ACTIONS À MENER:
A: Transcrivez fidèlement le passage de l'extrait sur la Belgique commençant à "Quand le péril" et se terminant à "de barrière (1).".
B: D'après l'extrait sur la Belgique, que répondez-vous aux questions suivantes ?
(i) Qui était l'envoyé des Pays-Bas à Paris ?
(ii) À qui cet envoyé adressa-t-il ses propos ?
(iii) Selon lui, par qui le rempart que la Belgique devient pour la Hollande est-il élevé et garanti ?

EXTRAIT DU TEXTE:
Le Gouvernement belge, sans froisser aucune susceptibilité, sauvegarda en son intégrité notre Constitution internationale contre toutes les interprétations qui pouvaient y porter atteinte, affirma l'énergique volonté de notre peuple de vivre par lui-même et pour lui-même, et sut mettre pratiquement en lumière la convergence de nos intérêts et de nos droits avec l'intérêt des autres Puis

sances.

Quand le péril qui menaçait la paix européenne fut conjuré, la ferme et loyale attitude prise par la Belgique fut universellement appréciée. Le principe essentiel de notre Constitution internationale se trouva mis en valeur auprès des grandes Puissances. Et d'autre part, l'envoyé des Pays-Bas à Paris, le général Fage, constatant le lien de commune sécurité qui rapprochait nos deux pays, était amené à dire à M. Lehon :

Savez-vous qu'avec ce système loyalement mis en action, l'existence de la Belgique comme État indépendant offre un grand avantage à la Hollande? Elle devient pour nous

un rempart élevé et garanti par l'Europe elle-même, rempart plus protecteur mille fois que tous les traités de réunion et de barrière (1).

DONNÉES FOURNIES:

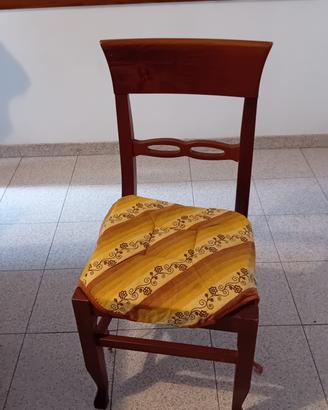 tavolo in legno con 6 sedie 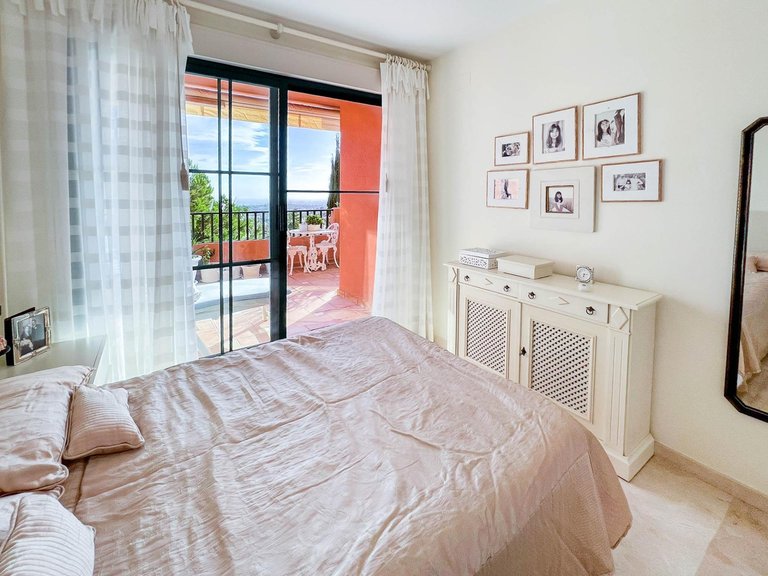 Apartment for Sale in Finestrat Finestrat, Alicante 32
...
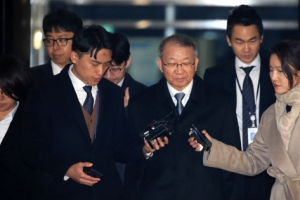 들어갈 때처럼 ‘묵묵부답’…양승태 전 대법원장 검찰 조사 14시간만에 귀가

RÉPONSES PAR CONSIGNE:
A:
Quand le péril qui menaçait la paix européenne fut conjuré, la ferme et loyale attitude prise par la Belgique fut universellement appréciée. Le principe essentiel de notre Constitution internationale se trouva mis en valeur auprès des grandes Puissances. Et d'autre part, l'envoyé des Pays-Bas à Paris, le général Fage, constatant le lien de commune sécurité qui rapprochait nos deux pays, était amené à dire à M. Lehon :

Savez-vous qu'avec ce système loyalement mis en action, l'existence de la Belgique comme État indépendant offre un grand avantage à la Hollande? Elle devient pour nous

un rempart élevé et garanti par l'Europe elle-même, rempart plus protecteur mille fois que tous les traités de réunion et de barrière (1).

B:
(i) Le général Fage.
(ii) À M. Lehon.
(iii) Par l'Europe elle-même.